Monday, October 12, 2015

A Third of Russians Outside Major Cities ‘Invisible’ to State Statisticians, Sociologists Say



Paul Goble

            Staunton, October 12 – The imposition of new rules prohibiting the sharing of statistical information among various levels of Russian government and the continuing impact of Soviet assumptions that individuals only work where they live mean that 33 to 37 percent of the population of Russian regions is “invisible” as far as state statistics are concerned.

            That conclusion, offered by Simon Kordonsky of the Khamovniki Foundation and three other sociologists, means that Moscow “does not see the real life of the provinces” and continues to make decisions and allocate funds on the basis of what appears to be increasingly inaccurate information (tvrain.ru/articles/hamovniki-396045/).

            In the 1990s, they report, municipalities gathered most economic and demographic statistics. Then after 2000, three things happened: Federal agencies began to take over, statistical staffs were cut, and by 2005, Moscow prohibited the sharing of information among local governments, the tax service and Rosstat.

            Such sharing helped to correct mistakes by one agency or another, but now that safety value has been shut down. Indeed, the only administrations that have more or less reliable information are those who ignore this administrative measure and openly violate the law, the sociologists say.

            As a result, the authorities “look at real life” only on the basis of the data they are given without much regard to how accurate it is. And as a result, they make decisions which they might not make if they had accurate data about realities. Moreover, this approach leads to significant undercounts on many indices.

            In Russia’s provinces, the sociologists say, “approximately 33 to 37 percent of the active population is invisible for state statistics” and hence for government officials. The reason, they say, is that many mid-sized Russian cities now live in “the so-called ‘garage economy,’” in which people live in one district but work in another or in the shadow economy.

            In the garages of some cities, “sometimes more people work” in these spheres, including in sectors that should be classified as industrial production, than do in the official local economy.  In Toliatti, the sociologists point out, there are more people involved in “the garage economy” than in the city’s major official employer, AvtoVAZ.

            To a certain extent, they say, “the percent of such enterprises has remained practically unchanged from tsarist times,” but the measurement of them has. “Consumer cooperatives did not disappear after they were banned in 1956, and from that moment began the growth of the shadow sector.”
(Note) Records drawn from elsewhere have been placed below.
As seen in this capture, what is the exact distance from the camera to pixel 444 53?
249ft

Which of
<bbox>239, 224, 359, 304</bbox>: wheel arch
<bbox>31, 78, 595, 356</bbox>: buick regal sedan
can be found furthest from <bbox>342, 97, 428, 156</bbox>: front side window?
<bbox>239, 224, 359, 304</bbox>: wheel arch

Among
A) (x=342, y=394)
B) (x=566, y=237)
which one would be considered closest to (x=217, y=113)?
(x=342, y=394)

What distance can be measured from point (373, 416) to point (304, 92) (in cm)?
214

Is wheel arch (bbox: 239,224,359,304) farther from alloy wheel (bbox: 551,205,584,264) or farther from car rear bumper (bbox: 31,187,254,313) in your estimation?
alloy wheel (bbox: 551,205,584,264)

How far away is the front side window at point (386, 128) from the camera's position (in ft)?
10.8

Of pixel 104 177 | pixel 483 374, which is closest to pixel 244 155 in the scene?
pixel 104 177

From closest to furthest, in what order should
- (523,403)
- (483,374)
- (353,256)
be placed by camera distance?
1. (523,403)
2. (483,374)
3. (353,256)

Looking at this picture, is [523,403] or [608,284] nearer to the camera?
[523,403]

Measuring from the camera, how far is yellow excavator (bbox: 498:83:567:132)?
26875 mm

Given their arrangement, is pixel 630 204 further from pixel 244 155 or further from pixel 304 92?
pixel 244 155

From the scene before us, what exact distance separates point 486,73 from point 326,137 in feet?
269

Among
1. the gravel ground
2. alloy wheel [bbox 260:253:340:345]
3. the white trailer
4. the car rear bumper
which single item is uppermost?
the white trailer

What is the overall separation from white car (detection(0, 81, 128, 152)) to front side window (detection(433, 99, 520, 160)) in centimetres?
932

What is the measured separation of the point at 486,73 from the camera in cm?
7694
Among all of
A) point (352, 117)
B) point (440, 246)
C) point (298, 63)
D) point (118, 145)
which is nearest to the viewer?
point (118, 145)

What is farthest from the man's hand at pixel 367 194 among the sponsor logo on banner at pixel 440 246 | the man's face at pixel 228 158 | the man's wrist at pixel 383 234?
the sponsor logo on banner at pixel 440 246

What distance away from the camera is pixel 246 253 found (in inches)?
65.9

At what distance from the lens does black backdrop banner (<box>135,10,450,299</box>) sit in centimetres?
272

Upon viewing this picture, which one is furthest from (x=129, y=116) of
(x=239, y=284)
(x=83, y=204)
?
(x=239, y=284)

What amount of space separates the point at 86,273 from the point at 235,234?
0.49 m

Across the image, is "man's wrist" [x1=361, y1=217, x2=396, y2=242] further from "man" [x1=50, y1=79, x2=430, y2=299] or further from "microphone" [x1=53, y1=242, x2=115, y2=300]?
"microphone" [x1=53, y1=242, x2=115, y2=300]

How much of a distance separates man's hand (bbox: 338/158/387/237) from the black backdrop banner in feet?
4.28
            “If the traditional economy exists in a system of institutions,” Kordonsky and his colleagues say, “the garage economy does not fit into this system. Registration is necessary only if it is required to avoid interference” with the economic activity of these “firms,” and that is hardly always the case.

            The sociologists give another example of this kind of economic activity which is now uncounted by the state. “Almost 40 percent of the population of Russia uses the resources of the forests in a way uncontrolled by the state.” Most people think this is about mushroom hunting or gathering of firewood, but it often involves far larger and more lucrative activities which are not being counted.

            People at the local level know what is going on, but they no longer have to report it. Most people don’t want to share the information with those higher up because they may be involved as well.  But what this signifies, the sociologists say, is “the formation of a corporative state” in which many people are active at one level without officials at another knowing about it.